El mundo literario, por supuesto, tiene sus personalidades importantes y trastornadas. Edgar Allan Poe habría sido un interesantísimo caso para cualquier psiquiatra. La bipolaridad, los brotes psicóticos y la esquizofrenia parecen abonar esa indispensable característica de ‘ser otro’ que da tanto rédito en cualquier disciplina artística. “Yo es otro”, sentenció Rimbaud, proponiendo un cierto desdoblamiento artístico, algo contra lo cual, en la vida cotidiana, el enfermo psiquiátrico combate.

En su célebre Aurelia, Gérard de Nerval nos lleva de la mano al interior de su locura, la cual, según sus biógrafos, se manifestó el día en que encontró en un mercado de las pulgas de París un mueble que se había perdido en uno de sus cuentos. Deterioro del sentido de realidad, psicosis. Dostoievski luchó contra los demonios que lo llevaban a la destrucción a través del juego, que no es otra cosa que la sublimación del deseo de suprimirse para volver a empezar, con cartas nuevas. ¡Una segunda oportunidad!

Y un caso reciente: David Foster Wallace, con una literatura minuciosa y detallada, tanto como su terrible necesidad de encontrar coherencia en un universo que él veía hostil, enemigo, y que intentó comprender en sus libros, obsesivamente, hasta ser derrotado. Se colgó con el cinturón de una de las vigas del techo de su casa a los 48 años.

El caso de Nietzsche es un ejemplo ilustre que, por supuesto, puso en relación la locura con la genialidad, aún a sabiendas de que no todo loco es un genio. Ambos se transforman, como Gregorio Samsa en La metamorfosis, representación literaria de uno de los trastornos de la alterada mente de Kafka.

En medio de todo esto, claro, hubo también autores que simplemente escribieron narraciones sugeridas por su experiencia y su formación intelectual, y que no enloquecieron ni estaban ya locos en el momento de producir sus grandes obras. Bastaría con citar el caso de García Márquez, Borges o Marcel Proust.

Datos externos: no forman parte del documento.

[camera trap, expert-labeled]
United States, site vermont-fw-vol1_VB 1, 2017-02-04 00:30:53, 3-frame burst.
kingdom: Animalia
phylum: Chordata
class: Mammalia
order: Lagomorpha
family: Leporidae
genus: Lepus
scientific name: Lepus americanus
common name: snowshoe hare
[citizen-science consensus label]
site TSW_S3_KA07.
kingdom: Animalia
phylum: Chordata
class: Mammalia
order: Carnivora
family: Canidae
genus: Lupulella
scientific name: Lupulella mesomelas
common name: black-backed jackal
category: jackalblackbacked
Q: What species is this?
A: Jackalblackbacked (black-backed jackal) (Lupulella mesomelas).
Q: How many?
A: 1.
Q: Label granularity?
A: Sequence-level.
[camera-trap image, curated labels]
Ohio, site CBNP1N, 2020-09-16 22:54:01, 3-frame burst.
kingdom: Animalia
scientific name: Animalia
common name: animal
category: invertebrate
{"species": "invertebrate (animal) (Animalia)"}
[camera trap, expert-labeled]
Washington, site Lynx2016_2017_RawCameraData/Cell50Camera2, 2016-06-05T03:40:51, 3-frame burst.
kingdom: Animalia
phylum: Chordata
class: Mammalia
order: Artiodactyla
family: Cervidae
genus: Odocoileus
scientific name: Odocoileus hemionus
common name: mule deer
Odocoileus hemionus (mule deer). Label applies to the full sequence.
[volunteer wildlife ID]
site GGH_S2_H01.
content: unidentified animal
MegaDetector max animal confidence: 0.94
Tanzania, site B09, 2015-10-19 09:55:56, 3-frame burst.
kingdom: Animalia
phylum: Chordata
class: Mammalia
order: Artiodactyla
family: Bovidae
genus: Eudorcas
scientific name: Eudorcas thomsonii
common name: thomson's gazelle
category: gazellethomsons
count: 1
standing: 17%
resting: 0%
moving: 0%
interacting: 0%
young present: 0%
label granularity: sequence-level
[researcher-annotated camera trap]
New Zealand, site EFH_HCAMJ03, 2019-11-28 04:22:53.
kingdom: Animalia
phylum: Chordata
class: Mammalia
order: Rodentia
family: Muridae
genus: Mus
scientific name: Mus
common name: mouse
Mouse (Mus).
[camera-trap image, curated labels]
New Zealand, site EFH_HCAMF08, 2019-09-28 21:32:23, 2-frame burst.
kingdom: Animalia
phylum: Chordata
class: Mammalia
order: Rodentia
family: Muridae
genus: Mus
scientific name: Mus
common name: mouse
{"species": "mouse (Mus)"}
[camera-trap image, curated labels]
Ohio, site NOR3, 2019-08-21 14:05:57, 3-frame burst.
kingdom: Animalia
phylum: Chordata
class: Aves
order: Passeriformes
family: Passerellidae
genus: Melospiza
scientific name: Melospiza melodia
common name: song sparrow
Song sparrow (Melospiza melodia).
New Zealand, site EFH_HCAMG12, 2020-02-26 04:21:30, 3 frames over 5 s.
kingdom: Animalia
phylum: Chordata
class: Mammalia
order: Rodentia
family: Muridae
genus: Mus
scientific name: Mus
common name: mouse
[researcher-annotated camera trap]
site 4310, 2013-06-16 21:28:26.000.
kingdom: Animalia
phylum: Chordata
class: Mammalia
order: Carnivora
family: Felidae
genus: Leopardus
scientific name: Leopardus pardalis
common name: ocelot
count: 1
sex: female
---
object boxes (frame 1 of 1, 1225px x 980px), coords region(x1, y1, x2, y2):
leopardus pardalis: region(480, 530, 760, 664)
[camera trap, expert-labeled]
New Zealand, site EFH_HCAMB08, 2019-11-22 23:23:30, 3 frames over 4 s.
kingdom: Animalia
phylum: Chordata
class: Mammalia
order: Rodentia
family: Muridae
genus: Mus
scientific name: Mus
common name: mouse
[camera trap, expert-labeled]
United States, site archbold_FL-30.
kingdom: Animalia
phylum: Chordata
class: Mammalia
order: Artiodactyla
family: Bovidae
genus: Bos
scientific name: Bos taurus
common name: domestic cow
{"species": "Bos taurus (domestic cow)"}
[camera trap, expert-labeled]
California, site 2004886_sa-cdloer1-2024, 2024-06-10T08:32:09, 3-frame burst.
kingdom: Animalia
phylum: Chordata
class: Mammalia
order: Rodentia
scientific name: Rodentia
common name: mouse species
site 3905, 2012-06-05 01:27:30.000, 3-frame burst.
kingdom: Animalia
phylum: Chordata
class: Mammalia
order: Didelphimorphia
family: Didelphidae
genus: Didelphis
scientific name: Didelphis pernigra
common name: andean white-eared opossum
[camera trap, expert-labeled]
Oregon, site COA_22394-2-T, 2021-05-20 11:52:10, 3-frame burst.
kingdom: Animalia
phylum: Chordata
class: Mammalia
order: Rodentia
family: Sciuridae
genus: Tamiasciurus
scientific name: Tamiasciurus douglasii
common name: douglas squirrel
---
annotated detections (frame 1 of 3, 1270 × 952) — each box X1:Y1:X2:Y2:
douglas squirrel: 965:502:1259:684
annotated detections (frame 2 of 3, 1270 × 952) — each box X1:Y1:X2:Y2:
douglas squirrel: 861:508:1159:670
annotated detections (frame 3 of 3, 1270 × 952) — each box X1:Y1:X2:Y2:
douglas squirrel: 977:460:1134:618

Hoy proliferan con éxito textos de contenido biográfico que tienen como fin ‘superar’ un trauma de la vida: la pérdida del padre o de la madre, el haber sobrevivido a la muerte, el sobreponerse a la tragedia de un hijo, etc. Leo por estos días Mis rincones oscuros, de James Ellroy, donde trata el tema de su madre, asesinada, violada y tirada al borde una carretera en 1958. El libro es como el texto que un psicoanalista pediría a su paciente, y es muy bueno, aunque terrible. ¿Será entonces que el destino de la literatura es convertirse en una de las ramas de la psiquiatría?